The best way to start is to start. Start small. Big numbers aren’t reached until small numbers are realized. You don’t need to indulge in grueling exercises otherwise, you’ll get sore. Pushing too hard in the gym can lead to burnouts, frustrations, (especially when you aren’t seeing the result.) and in the end, another break from the gym. People have a tendency to overdo it initially, and they end up with injuries because the body is not prepared for the extra activity. If you spent one hour working out before your break, start with 15-20 minutes. Don’t worry, Boo, you’ll be alright. The thing is to start, then adjust with time. Once you have developed the habit of working out three times per week for 25-30 minutes, you can start scaling up the intensity and the number of sessions you perform.
Those who persevere win the trophy. Someone once said, “Somebody, help! I am tired of running after my crush, but then how do I get his attention to me?” Me: Persevere! “If you don’t stretch out, you can’t have it.” Fr. Ebube Muonso. Nothing works unless you do. Keep going. You have a target. Do not stop until you meet your target.Remember, the fat around your waist didn’t accumulate in one day, so do not expect to lose it in one day. It’s a process. Chuck the quick fix mentality in the bin and enjoy the process. The key is to take it bit by bit; one step at a time. No one says it’s easy, but it’s totally worth it. Rather than remaining where you are, I encourage a slow and steady pace.
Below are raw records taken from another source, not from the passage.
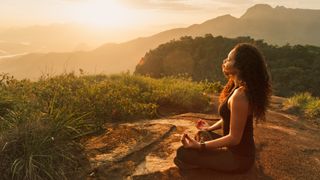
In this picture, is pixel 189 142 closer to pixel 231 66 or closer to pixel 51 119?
pixel 231 66

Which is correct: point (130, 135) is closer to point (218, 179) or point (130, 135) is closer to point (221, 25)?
point (218, 179)

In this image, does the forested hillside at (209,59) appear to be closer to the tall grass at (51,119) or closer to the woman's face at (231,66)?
the tall grass at (51,119)

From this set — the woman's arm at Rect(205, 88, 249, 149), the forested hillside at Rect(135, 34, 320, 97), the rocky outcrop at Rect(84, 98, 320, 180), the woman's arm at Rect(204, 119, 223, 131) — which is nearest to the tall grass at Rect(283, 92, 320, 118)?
the rocky outcrop at Rect(84, 98, 320, 180)

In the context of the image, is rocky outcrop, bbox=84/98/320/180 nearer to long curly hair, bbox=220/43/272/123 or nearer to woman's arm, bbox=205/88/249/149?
woman's arm, bbox=205/88/249/149

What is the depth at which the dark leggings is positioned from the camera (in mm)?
5746

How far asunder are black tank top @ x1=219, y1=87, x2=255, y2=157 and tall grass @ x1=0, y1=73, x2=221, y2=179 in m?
1.92

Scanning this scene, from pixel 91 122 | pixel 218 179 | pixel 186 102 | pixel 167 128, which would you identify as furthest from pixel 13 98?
pixel 186 102

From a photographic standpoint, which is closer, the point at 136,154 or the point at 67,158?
the point at 67,158

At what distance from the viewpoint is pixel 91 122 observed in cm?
789

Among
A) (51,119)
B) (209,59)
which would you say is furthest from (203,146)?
(209,59)

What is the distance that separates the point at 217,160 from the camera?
579cm

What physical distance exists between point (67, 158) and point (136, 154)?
3.31 ft

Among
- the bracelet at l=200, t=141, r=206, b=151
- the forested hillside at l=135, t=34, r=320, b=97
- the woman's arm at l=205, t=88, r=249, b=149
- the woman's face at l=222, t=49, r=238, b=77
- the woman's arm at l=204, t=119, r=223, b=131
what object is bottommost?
the forested hillside at l=135, t=34, r=320, b=97

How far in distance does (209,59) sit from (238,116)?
35.4 m
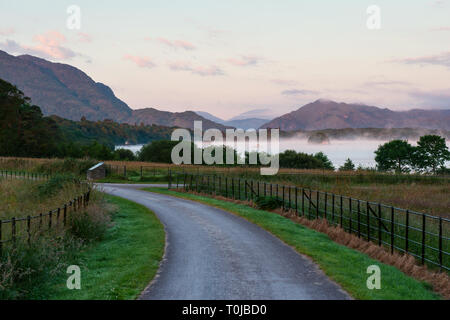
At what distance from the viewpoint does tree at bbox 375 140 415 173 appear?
102 m

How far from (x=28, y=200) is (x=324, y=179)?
A: 109 ft

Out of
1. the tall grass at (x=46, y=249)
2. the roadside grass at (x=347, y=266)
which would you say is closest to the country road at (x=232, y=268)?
the roadside grass at (x=347, y=266)

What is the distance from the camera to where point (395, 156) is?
103m

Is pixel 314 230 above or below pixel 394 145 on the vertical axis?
below

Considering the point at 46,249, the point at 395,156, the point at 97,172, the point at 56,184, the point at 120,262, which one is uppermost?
the point at 395,156

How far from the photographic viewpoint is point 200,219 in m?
24.0

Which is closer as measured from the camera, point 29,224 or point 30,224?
point 29,224

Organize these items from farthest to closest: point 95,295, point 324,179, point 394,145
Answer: point 394,145 < point 324,179 < point 95,295

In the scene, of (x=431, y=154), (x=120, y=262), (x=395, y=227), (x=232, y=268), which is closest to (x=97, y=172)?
→ (x=395, y=227)

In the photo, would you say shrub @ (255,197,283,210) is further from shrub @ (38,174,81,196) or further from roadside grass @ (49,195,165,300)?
shrub @ (38,174,81,196)

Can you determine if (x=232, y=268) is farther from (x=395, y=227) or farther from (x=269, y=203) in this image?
(x=269, y=203)

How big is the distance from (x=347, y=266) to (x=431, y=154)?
9647cm
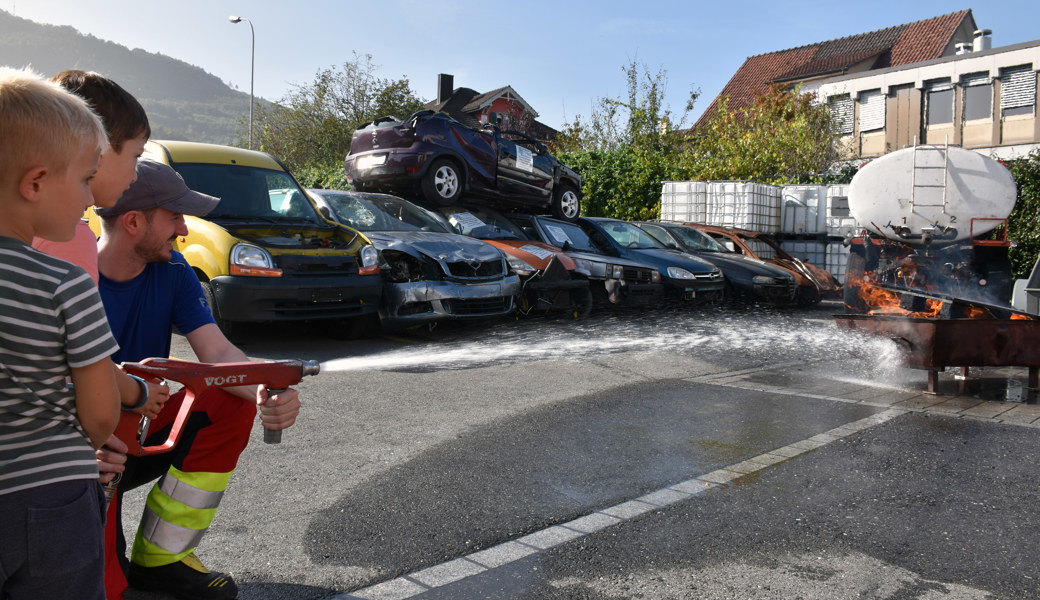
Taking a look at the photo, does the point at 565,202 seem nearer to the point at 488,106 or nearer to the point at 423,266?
the point at 423,266

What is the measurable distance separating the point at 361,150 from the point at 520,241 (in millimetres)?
2655

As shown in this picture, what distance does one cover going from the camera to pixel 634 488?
409cm

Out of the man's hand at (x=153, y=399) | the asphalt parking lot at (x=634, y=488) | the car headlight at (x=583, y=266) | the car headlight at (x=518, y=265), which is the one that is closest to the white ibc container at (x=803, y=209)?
the car headlight at (x=583, y=266)

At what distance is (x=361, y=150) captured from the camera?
11547 mm

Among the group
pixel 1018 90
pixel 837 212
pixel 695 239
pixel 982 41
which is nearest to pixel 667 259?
pixel 695 239

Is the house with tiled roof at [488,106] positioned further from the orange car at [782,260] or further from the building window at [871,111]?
the orange car at [782,260]

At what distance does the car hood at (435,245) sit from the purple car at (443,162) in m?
1.54

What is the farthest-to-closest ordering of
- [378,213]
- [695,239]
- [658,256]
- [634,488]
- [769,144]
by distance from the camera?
[769,144]
[695,239]
[658,256]
[378,213]
[634,488]

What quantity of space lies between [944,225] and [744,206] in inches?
312

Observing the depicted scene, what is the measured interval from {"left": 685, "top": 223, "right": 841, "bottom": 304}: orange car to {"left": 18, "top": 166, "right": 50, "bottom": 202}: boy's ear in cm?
1265

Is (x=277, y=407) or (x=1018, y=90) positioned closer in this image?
(x=277, y=407)

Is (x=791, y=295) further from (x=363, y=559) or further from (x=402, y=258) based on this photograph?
(x=363, y=559)

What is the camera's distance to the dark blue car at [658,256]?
1172cm

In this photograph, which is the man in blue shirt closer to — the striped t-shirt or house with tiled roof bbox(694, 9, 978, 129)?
the striped t-shirt
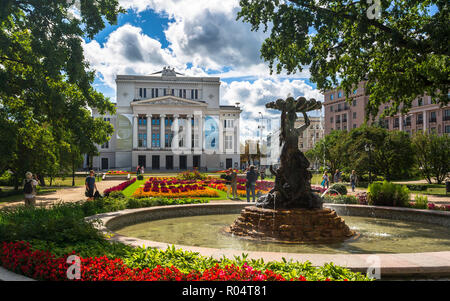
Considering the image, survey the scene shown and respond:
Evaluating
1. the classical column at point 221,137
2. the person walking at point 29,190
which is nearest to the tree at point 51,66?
the person walking at point 29,190

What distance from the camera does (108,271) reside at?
15.1 ft

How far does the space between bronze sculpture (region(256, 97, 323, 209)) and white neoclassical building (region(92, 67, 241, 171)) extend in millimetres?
62864

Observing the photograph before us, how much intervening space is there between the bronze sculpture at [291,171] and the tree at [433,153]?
90.9 feet

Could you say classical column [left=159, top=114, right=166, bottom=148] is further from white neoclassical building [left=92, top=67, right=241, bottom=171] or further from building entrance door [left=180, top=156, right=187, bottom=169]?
building entrance door [left=180, top=156, right=187, bottom=169]

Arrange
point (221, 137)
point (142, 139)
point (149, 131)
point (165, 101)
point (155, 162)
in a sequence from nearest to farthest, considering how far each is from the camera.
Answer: point (165, 101)
point (149, 131)
point (155, 162)
point (142, 139)
point (221, 137)

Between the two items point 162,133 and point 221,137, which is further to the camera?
point 221,137

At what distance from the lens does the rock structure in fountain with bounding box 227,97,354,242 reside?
28.8ft

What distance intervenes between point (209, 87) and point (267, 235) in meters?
77.7

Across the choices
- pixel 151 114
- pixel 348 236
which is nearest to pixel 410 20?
pixel 348 236

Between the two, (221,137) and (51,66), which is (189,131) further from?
(51,66)

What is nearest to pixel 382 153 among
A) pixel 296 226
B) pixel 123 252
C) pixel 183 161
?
pixel 296 226

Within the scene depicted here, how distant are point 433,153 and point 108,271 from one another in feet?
115

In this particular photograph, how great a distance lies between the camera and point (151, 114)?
74.9 metres
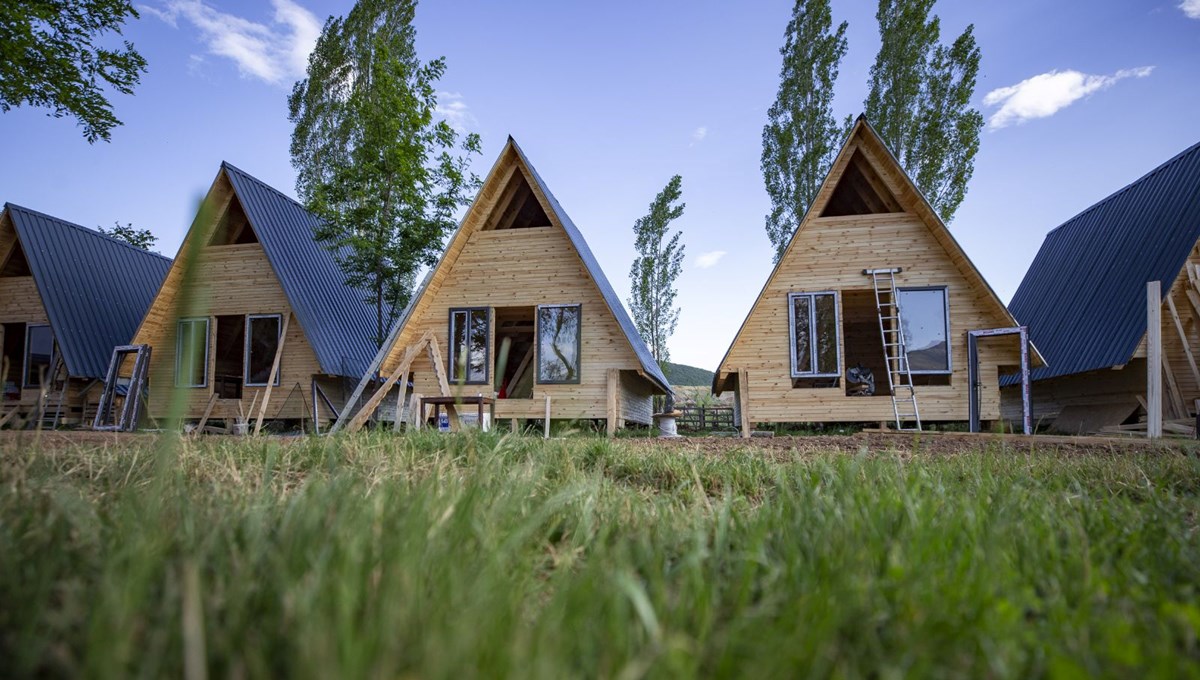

Consider what feels doable or exciting to you right now. If you used to train every day, how about bringing it down to two or three times a week? Find out what works for you and stick with it.
5. Be creative. Try something new
Trying out new workouts is a great way of discovering interesting ways to stay on the grind. Your choice of workout doesn’t have to be boring. You can have fun whilst at it. There are a couple of workouts you can do with a chair. Chair squats, incline mountain climbers, Chair glute bridge, Incline press up, bent over single row, etc. (head over to my Facebook page— keeping fit with Iphie and YouTube channel— keeping fit with Iphie for interesting home workouts.) You’ll be amazed at how much you’ll achieve with just a chair. Be willing to tweak your routine to incorporate new ones.
6. Get a workout partner
Ensure your partners motivate you to push harder and constantly try something new. If they aren’t motivating you, you are in the wrong circle. Depart and find your workout tribe. Having someone motivate you helps you get to a level you’ll ordinarily not get to even if you worked out for five years. Find someone who will push you out of your comfort zone. Outside of your comfort zone is where the magic happens.
7. Make time for rest and recovery
One of the reasons for starting slow is to prevent overdoing it and risking an injury that will set you back even further. Rest and recovery are important aspects of an exercise program because it allows the body time to repair and strengthen itself in between workouts. It also allows you to recover, both physically and psychologically. Rest and recovery periods give you an opportunity to learn about your body, feel what’s going on, and notice if anything needs attention. You may have a scheduled workout but your body says another. Paying attention to your body is critical to healthy living.